**DOCUMENT PASSAGE:**
Nikola, the electric-truck startup that found itself in a full-throated yelling match with a short-seller last Thursday, has been playing defense this week — and it’s not clear if investors are completely convinced.
After initially promising a tit-for-tat rebuttal within the day, the company, presumably on the advice of well-heeled counsel, released a full response on Monday to Hindenburg Research’s allegations of lies, deception, and outright fraud. For the most part, the company’s response flatly denied most of the accusations against it — but many require a little nuance.
Perhaps most notably, the company would like you to know that its truck did, in fact, simply roll down a hill for a video shoot. However, the video was not a lie, Nikola said, because it was shot by a third party and never insinuated the truck was actually moving on its own power.
As for the other allegations, even Wall Street’s top analysts have brushed off most concerns in the Hindenburg allegations, given that they had to do with things that occurred before Nikola’s full launch or at founder Trevor Milton’s previous companies. Still, investors haven’t been fully won over, and the stock is at its lowest levels since July — well before Nikola’s $2 billion deal with General Motors deal was announced.

**TASK LIST:**
1. In the article about Nikola, on what day did the company put out its full response to Hindenburg Research's allegations?
2. Pick up the article about Nikola right after its final sentence and carry it forward.

**DATA FOR REVIEW:**
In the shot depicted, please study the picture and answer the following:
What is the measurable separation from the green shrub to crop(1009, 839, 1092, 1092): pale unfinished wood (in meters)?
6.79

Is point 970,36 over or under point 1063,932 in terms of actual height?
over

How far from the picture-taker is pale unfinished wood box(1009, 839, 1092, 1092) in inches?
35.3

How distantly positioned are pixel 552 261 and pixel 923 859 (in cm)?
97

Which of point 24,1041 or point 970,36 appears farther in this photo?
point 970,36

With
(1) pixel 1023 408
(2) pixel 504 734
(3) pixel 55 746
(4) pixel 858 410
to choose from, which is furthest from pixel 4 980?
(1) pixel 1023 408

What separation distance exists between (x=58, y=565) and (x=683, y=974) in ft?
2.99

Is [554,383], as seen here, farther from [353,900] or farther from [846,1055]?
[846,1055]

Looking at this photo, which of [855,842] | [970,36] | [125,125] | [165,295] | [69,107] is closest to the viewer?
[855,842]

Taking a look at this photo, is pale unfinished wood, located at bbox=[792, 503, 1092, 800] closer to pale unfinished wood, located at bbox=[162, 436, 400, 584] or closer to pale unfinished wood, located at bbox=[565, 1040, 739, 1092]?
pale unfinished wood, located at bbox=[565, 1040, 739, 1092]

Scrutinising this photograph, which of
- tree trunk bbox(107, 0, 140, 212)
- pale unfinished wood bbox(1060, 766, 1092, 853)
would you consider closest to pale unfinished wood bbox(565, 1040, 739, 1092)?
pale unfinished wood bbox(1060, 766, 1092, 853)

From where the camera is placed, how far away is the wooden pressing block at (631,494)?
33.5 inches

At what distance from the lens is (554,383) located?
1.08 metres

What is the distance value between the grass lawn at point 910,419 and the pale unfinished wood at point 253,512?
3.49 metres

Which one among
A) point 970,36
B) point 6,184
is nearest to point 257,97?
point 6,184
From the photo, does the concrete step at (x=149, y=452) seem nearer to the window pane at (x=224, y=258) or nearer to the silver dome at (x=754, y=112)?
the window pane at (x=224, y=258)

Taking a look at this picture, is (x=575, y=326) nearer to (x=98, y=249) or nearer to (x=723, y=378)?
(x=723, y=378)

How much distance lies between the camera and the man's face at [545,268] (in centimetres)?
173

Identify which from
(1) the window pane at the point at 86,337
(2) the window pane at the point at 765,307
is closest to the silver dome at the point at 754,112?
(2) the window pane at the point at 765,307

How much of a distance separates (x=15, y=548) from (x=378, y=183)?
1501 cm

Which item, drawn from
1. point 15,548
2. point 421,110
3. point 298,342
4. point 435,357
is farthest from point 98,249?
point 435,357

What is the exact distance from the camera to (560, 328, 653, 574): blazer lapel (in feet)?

...

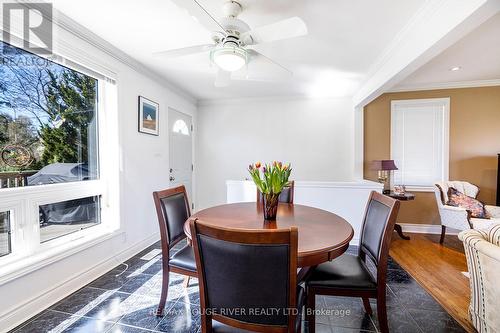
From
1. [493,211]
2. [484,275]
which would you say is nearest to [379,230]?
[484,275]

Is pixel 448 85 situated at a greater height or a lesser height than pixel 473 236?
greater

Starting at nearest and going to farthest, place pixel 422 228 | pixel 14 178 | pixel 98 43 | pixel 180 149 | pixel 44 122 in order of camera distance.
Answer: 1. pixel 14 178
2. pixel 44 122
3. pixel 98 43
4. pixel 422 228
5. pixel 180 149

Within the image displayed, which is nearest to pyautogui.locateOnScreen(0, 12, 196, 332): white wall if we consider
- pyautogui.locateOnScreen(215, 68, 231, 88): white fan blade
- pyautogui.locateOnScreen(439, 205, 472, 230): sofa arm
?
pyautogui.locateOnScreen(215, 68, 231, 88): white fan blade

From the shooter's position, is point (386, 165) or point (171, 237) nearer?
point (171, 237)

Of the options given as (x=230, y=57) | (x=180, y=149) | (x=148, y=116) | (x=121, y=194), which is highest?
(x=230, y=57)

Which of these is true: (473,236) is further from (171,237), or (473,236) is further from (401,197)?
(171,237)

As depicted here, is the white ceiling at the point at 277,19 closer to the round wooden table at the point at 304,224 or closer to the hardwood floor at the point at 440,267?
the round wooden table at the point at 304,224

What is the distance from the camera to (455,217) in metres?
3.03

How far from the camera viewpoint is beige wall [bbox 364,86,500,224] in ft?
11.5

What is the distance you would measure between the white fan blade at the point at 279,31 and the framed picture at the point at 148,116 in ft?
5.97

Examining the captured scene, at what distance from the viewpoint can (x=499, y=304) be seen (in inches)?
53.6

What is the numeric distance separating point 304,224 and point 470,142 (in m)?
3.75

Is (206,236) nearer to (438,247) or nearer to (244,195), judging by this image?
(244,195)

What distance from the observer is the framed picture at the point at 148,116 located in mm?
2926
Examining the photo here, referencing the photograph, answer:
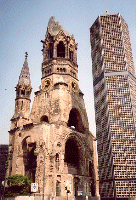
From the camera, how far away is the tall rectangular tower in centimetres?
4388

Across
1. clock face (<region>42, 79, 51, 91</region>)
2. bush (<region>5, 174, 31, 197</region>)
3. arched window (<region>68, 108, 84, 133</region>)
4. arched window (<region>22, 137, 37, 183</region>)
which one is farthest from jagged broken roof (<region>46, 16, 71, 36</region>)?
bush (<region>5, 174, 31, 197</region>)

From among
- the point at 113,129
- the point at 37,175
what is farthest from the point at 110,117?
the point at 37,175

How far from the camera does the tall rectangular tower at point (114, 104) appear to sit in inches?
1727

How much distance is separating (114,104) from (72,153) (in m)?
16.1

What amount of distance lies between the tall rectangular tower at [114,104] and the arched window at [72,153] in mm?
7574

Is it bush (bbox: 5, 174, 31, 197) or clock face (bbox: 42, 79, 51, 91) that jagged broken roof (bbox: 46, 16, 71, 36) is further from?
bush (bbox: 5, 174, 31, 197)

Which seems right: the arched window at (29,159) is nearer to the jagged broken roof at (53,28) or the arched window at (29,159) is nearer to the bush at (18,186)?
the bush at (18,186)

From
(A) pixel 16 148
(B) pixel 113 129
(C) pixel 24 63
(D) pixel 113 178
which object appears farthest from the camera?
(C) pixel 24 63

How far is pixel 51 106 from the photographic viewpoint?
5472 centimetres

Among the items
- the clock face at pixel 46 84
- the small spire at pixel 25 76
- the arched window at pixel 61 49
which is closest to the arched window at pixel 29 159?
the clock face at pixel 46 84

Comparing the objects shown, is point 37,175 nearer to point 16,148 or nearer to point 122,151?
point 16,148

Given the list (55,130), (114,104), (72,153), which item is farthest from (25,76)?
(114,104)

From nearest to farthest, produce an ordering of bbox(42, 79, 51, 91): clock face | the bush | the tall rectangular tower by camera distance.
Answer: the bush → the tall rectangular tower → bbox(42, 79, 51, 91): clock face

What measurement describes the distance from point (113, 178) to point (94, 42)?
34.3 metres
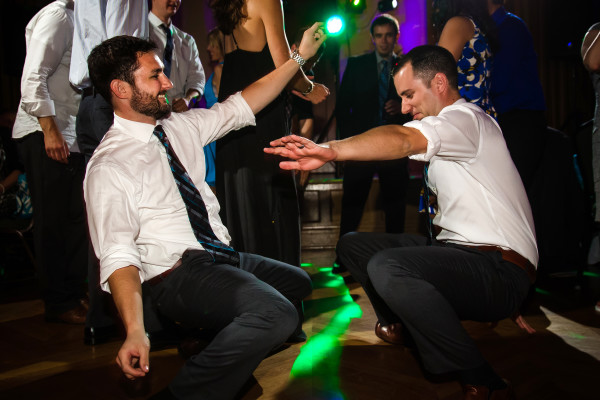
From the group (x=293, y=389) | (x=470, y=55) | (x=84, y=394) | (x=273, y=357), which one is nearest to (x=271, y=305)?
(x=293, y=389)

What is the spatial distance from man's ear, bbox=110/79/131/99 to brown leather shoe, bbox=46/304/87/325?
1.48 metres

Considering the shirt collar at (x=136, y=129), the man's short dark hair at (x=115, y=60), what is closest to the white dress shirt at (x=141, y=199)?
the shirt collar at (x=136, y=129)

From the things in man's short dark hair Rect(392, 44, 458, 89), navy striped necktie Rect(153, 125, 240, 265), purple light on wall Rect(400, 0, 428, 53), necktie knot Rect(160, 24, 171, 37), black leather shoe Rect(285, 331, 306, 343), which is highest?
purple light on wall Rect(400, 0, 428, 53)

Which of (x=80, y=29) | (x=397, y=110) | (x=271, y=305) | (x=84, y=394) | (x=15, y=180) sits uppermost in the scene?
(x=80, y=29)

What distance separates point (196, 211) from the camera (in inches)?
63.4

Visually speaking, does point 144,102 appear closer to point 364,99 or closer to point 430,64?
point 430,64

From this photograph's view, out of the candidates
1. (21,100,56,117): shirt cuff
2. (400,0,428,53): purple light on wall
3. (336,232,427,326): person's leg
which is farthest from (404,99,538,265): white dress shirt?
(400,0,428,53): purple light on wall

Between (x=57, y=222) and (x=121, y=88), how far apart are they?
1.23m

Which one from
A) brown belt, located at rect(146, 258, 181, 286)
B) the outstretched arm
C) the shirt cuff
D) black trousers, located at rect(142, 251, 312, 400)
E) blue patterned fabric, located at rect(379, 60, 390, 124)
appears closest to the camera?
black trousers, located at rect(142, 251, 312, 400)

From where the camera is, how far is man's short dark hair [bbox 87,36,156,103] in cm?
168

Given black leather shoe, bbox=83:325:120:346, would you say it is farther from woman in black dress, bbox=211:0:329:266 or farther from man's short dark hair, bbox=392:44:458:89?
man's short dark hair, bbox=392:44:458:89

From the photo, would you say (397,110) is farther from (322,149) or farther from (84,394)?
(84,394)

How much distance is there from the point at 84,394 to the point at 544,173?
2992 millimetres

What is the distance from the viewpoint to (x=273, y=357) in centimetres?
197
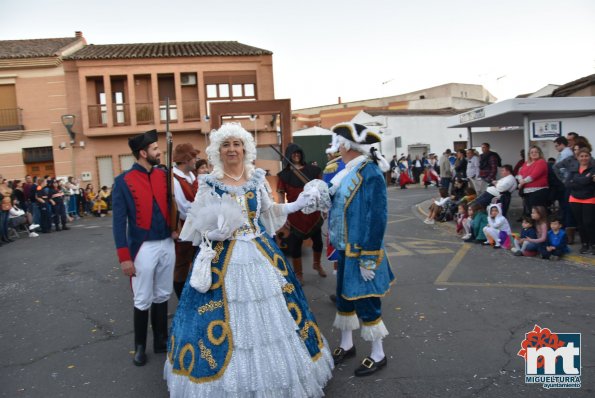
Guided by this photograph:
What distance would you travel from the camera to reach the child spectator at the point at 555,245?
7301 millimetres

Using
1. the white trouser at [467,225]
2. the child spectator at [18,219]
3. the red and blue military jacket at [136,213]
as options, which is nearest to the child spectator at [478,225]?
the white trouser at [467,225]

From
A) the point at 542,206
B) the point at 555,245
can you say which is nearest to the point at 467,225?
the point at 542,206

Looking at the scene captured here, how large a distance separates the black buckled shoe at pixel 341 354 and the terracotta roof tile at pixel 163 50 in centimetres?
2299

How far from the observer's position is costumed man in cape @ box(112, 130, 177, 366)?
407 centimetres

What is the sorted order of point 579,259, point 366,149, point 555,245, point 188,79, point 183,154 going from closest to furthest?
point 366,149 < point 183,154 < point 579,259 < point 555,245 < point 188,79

**PER-TASK OUTPUTS:**
1. Monday

2.
Board member and early investor Jeffrey Ubben was also on the defense this week, saying he pushed Trevor & Co. to go public too soon. The real story here, he told Bloomberg and the Financial Times, is Nikola’s plans for hydrogen sales — not the trucks that have made up its only announcements and products so far.
Read on below for more news from this week, including new data that could be good news for weary travelers, Uber’s continued struggles in London and Arizona, cruise lines, U-Haul, and more. And if you haven’t yet, sign up here to get this newsletter in your inbox every week.
Airline workers have lower rates of COVID-19 than the general population — and airline CEOs say it’s proof that flying is safe
Some (perhaps surprising) data from airline workers shows that flight attendants and other airline employees have had a lower incidence of COVID-19 than the general population. Airline executives and union leaders say that’s a sign that the safety measures airlines are taking on airplanes are having an effect.
Data from the Association of Flight Attendants shows that a little over 1,000 flight attendants nationwide have tested positive for COVID-19, or a 0.8% incidence rate, if we count it from the roughly 122,000 US flight attendants as of the end of 2019. The number includes the association’s members, as well as members of other unions and nonunionized workers.
There had been a total of 6.6 million confirmed cases in the US as of Thursday, according to data from The New York Times, putting national incidence rates at about 2%.
Uber’s struggles continue in Arizona and London
Two long-running Uber storylines are drawing nearer to an end.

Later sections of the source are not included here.